Establishment and characterization of cytochrome P450 1A1 CRISPR/Cas9 Knockout Bovine Foetal Hepatocyte Cell Line (BFH12).

Abstract

The cytochrome P450 1A (CYP1A) subfamily of xenobiotic metabolizing enzymes (XMEs) consists of two different isoforms, namely CYP1A1 and CYP1A2, which are highly conserved among species. These two isoenzymes are involved in the biotransformation of many endogenous compounds as well as in the bioactivation of several xenobiotics into carcinogenic derivatives, thereby increasing the risk of tumour development. Cattle (Bos taurus) are one of the most important food-producing animal species, being a significant source of nutrition worldwide. Despite daily exposure to xenobiotics, data on the contribution of CYP1A to bovine hepatic metabolism are still scarce.
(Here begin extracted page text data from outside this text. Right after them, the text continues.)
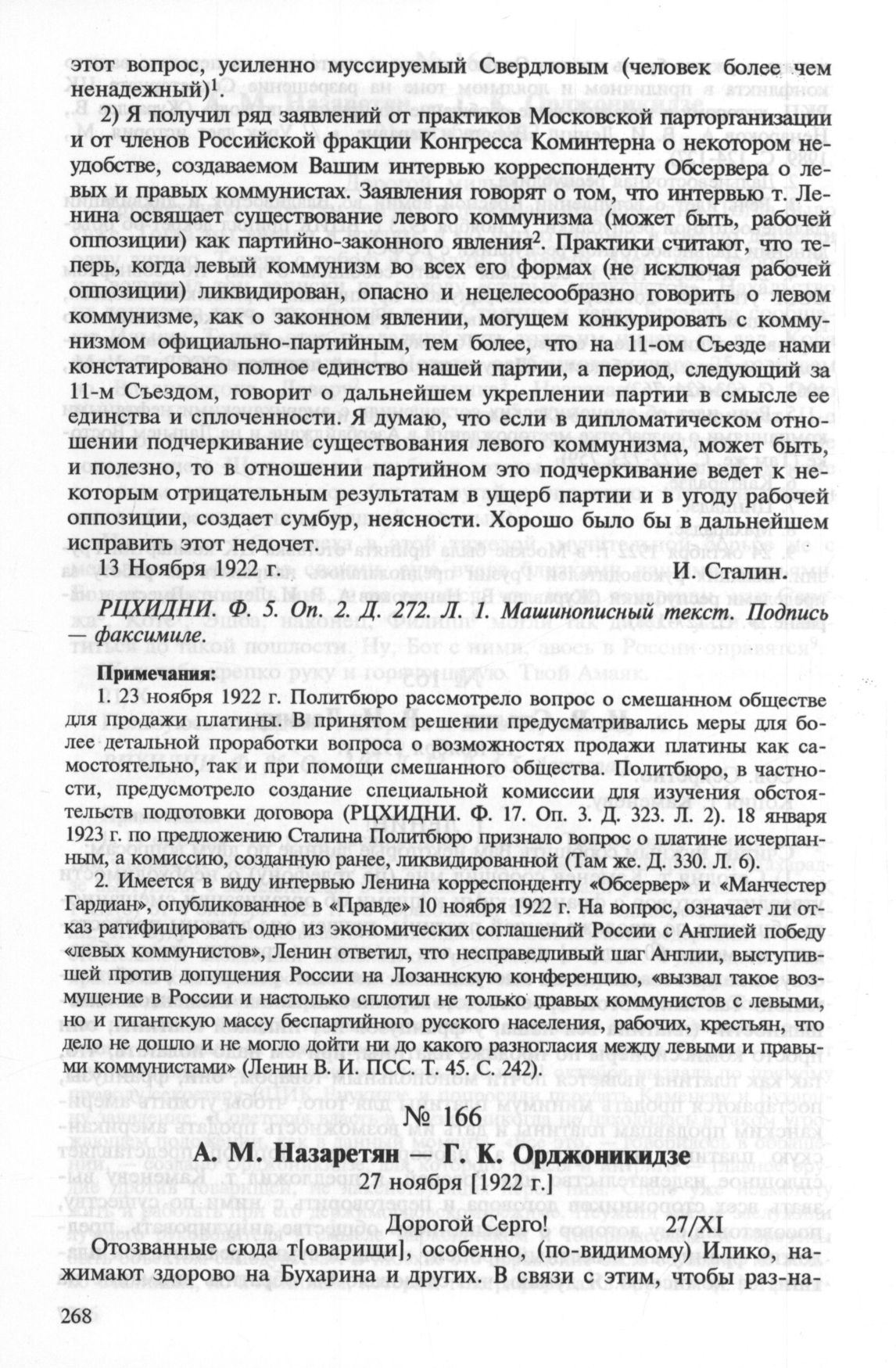 этот вопрос, усиленно муссируемый Свердловым (человек более чем ненадежный)$^1$.

2) Я получил ряд заявлений от практиков Московской парторганизации и от членов Российской фракции Конгресса Коминтерна о некотором неудобстве, создаваемом Вашим интервью корреспонденту Обсервера о левых и правых коммунистах. Заявления говорят о том, что интервью т. Ленина освящает существование левого коммунизма (может быть, рабочей оппозиции) как партийно-законного явления$^2$. Практики считают, что теперь, когда левый коммунизм во всех его формах (не исключая рабочей оппозиции) ликвидирован, опасно и нецелесообразно говорить о левом коммунизме, как о законном явлении, могущем конкурировать с коммунизмом официально-партийным, тем более, что на 11-ом Съезде нами констатировано полное единство нашей партии, а период, следующий за 11-м Съездом, говорит о дальнейшем укреплении партии в смысле ее единства и сплоченности. Я думаю, что если в дипломатическом отношении подчеркивание существования левого коммунизма, может быть, и полезно, то в отношении партийном это подчеркивание ведет к некоторым отрицательным результатам в ущерб партии и в угоду рабочей оппозиции, создает сумбур, неясности. Хорошо было бы в дальнейшем исправить этот недочет.

13 Ноября 1922 г. И. Сталин.

РЦХИДНИ. Ф. 5. Оп. 2. Д. 272. Л. 1. Машинописный текст. Подпись — факсимиле.

Примечания:

1. 23 ноября 1922 г. Политбюро рассмотрело вопрос о смешанном обществе для продажи платины. В принятом решении предусматривались меры для более детальной проработки вопроса о возможностях продажи платины как самостоятельно, так и при помощи смешанного общества. Политбюро, в частности, предусмотрело создание специальной комиссии для изучения обстоятельств подготовки договора (РЦХИДНИ. Ф. 17. Оп. 3. Д. 323. Л. 2). 18 января 1923 г. по предложению Сталина Политбюро признало вопрос о платине исчерпанным, а комиссию, созданную ранее, ликвидированной (Там же. Д. 330. Л. 6).

2. Имеется в виду интервью Ленина корреспонденту «Обсервер» и «Манчестер Гардиан», опубликованное в «Правде» 10 ноября 1922 г. На вопрос, означает ли отказ ратифицировать одно из экономических соглашений России с Англией победу «левых коммунистов», Ленин ответил, что несправедливый шаг Англии, выступившей против допущения России на Лозаннскую конференцию, «вызвал такое возмущение в России и настолько сплотил не только правых коммунистов с левыми, но и гигантскую массу беспартийного русского населения, рабочих, крестьян, что дело не дошло и не могло дойти ни до какого разногласия между левыми и правыми коммунистами» (Ленин В. И. ПСС. Т. 45. С. 242).

№ 166

А. М. Назаретян — Г. К. Орджоникидзе

27 ноября [1922 г.]

Дорогой Серго! 27/XI

Отозванные сюда т[оварищи], особенно, (по-видимому) Илико, нажимают здорово на Бухарина и других. В связи с этим, чтобы раз-на-

268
The CRISPR/Cas9-mediated knockout (KO) is a useful method for generating in vivo and in vitro models for studying xenobiotic biotransformations. In this study, we applied the ribonucleoprotein (RNP)-complex approach to successfully obtain the KO of CYP1A1 in a bovine foetal hepatocyte cell line (BFH12). After clonal expansion and selection, CYP1A1 excision was confirmed at the DNA, mRNA and protein level. Therefore, RNA-seq analysis revealed significant transcriptomic changes associated with cell cycle regulation, proliferation, and detoxification processes as well as on iron, lipid and mitochondrial homeostasis. Altogether, this study successfully generates a new bovine CYP1A1 KO in vitro model, representing a valuable resource for xenobiotic metabolism studies in this important farm animal species.